# [Task objective]
Among the records below, which lines contain the string "image"? Report them.
·····
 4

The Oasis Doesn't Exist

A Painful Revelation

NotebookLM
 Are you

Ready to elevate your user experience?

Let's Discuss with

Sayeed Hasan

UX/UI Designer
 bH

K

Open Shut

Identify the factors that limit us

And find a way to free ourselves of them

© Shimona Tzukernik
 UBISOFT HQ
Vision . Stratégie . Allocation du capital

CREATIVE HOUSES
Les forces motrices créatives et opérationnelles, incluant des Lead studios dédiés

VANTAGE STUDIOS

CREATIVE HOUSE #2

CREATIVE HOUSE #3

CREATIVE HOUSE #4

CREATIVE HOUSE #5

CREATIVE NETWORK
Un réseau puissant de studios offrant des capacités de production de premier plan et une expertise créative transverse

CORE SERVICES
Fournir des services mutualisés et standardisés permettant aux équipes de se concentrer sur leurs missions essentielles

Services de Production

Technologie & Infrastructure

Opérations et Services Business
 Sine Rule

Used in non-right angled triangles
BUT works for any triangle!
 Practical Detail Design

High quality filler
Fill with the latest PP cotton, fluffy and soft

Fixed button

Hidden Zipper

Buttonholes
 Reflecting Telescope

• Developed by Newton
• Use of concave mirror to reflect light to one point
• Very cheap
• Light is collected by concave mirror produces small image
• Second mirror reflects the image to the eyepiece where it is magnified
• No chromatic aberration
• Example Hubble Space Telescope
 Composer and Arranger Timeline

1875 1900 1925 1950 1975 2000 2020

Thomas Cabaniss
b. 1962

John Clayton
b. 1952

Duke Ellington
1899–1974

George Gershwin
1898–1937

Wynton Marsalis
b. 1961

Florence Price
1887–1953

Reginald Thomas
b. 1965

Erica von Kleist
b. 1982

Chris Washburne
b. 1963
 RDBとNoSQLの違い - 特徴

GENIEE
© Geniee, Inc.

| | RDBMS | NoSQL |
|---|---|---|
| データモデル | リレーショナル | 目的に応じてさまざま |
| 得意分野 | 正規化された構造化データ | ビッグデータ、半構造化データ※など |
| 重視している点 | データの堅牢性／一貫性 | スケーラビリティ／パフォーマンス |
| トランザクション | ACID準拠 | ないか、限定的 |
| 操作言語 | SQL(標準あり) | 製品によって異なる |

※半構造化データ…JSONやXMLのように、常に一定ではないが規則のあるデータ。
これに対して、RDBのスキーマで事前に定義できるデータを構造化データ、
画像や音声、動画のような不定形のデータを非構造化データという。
·····
# [Response below]
• Light is collected by concave mirror produces small image
• Second mirror reflects the image to the eyepiece where it is magnified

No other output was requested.